ツボにはまったのね。腹筋崩壊、手伝おうか?
「だめだこりゃ。会社の方ですよね? 申し遅れました、依子の弟で悠樹と申します。いつも姉がお世話になっています」
自己紹介をして深々とお辞儀。より姉の働く会社の人に失礼をするわけにはいかない。第一印象は大切。

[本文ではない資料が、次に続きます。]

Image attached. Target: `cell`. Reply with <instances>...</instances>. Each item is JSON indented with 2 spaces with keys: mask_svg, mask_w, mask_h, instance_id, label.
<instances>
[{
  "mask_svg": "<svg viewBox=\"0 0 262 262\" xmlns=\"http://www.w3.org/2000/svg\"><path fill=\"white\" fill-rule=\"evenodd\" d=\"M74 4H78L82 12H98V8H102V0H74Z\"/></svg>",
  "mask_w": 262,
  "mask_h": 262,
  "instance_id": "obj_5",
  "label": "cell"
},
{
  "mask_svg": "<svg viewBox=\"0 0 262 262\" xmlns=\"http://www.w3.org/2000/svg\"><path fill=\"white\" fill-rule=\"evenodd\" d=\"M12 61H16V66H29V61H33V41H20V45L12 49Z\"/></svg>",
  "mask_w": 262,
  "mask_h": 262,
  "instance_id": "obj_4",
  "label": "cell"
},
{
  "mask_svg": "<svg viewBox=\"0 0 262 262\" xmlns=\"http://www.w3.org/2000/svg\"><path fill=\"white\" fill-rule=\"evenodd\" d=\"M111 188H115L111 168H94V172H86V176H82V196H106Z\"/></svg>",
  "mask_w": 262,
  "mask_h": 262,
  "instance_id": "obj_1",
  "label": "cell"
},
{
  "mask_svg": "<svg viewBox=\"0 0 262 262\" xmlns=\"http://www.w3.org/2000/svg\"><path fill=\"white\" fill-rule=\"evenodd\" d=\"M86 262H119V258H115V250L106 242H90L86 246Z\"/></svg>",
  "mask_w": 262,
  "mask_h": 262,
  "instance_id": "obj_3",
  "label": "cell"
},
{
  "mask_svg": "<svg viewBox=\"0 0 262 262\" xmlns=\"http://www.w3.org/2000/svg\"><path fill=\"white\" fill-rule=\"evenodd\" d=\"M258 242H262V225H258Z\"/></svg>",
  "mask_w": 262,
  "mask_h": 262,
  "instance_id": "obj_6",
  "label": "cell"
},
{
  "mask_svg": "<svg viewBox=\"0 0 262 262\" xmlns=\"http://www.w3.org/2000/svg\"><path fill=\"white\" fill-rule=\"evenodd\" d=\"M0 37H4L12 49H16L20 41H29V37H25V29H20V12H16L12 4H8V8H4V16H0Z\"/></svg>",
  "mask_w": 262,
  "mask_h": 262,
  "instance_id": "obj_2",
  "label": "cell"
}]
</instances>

「これはこれはご丁寧に。所作がキレイね。ダンスのおかげかしら?」
うーん、ひょっとしてこの人……。
「わたしはレイ。こちらこそ依子さんにはお世話になっているわ」
おネェだ! そうじゃないかと思ったけど、話しながらくねくねしてるし間違いない。
は、初めて見た……。
「なんだか珍しいものを見るかのような目ね。わたしのようなキャラは初めて?」
こくこくと頷いて返事をする。けっこう衝撃的だったので言葉が出てこない。
あれ? わたしもそんなに変わらない? ……考えたら負けだ。
「ってより姉、いつまで笑ってんの!」
うずくまるより姉の背中を叩いた。
「いてぇ! 何すんだよゆき~」
「何すんだよじゃないよ! 会社の人放置していつまで笑ってんの!」
「あぁ、レイさんな。この人はカメラマンだ。今日はよろしくお願いします」
頭を下げるより姉。
ん? カメラマン?
「いえいえ。こんなに可愛い子を撮らせてもらえるなんて、こっちがお礼を言いたいくらいよ」
撮らせて? はぁ?
「わたしの自慢の弟なんで、めいっぱい可愛く撮ってあげてくださいね」
「任せて。腕が鳴るわぁ」
なんか話が勝手に進んでいく。
「ちょっと待てーい!」
我慢ができなくなったわたしはより姉に詰め寄り、肩をがっしりと掴んだ。
「どういうこと? わたし何にも聞いてないんだけど!」
「揺さぶるなぁ~。わかった。説明する、するから離せって!」
掴んでいた手を離した。ガルルルル。
「いやー今度発売されるファッション誌のモデルが足りないって相談されてさー。ちょうど極上のモデルがうちにいるって言ったら、連れて来いって話になっちまったんだよ、あははは!」
……。
はい~?
「笑ってる場合かぁー! 今初めて知ったよそんな話! なんで先に言っておいてくれないの!?」
「だって先に言ってたら来てくんねーだろ」
騙したなぁー!
「帰る」
「ちょ、待て待て待て。そんなこと言わずに、な? お姉さまを助けると思ってモデルやってくれよ。目をつぶってる間に終わるから!」
言い方がオヤジ臭い! 目を瞑ってたらモデルにならんでしょうが!
「それにもう衣装来ちゃっただろ? タダで可愛い服着たんだから、写真くらいいいじゃねーか」
「それって何て言う詐欺?」
そんなわたし達のやり取りを聞いていたレイさんが噴き出した。
「あはははは! あなた達本当に仲がいいのね。夫婦漫才を見ているみたいだわ」
「そんな、夫婦なんてー」
頬を朱に染めるより姉。照れてる場合か。
「ゆうきさんが本当に嫌なんだったら無理強いはしないわよ。強要できるようなことでもないしね。わたしとしてはこんな可愛い子、是非撮ってみたいけどね」
うぅ……これはより姉が騙しただけで、レイさんには何の責任もないからなぁ……。
「他のモデルっていないんですか?」
「モデルをやってくれていた子が風疹になっちゃってねぇ。しばらくは出れないし、他に候補も見つかっていないのよね」
困ったような顔で笑うレイさん。
そんな表情に弱いんだよなぁ……。
「でもわたし男ですよ? 男が女性向けファッション誌のモデルなんてやっていいんですか?」
「そんなの関係ないわよ。可愛いは正義なんだから。ゆうきさん、やってくれるの?」
目を輝かせるレイさん。そんな期待に満ちた目をされたら断れないよ。
「あ、ゆきでいいです。他にいないなら引き受けますよ。悪いのはより姉なんで、後で責任とらせます」
「まぁ! ありがとう、ゆきさん」
「なんであたしが責任とるんだよー」
お黙り。
「貸していただいたこの衣装でいいんですか?」
「まずはその衣装で大丈夫よ。準備するからちょっと待っててくれる?」
ご機嫌になって機材の準備を始めるレイさん。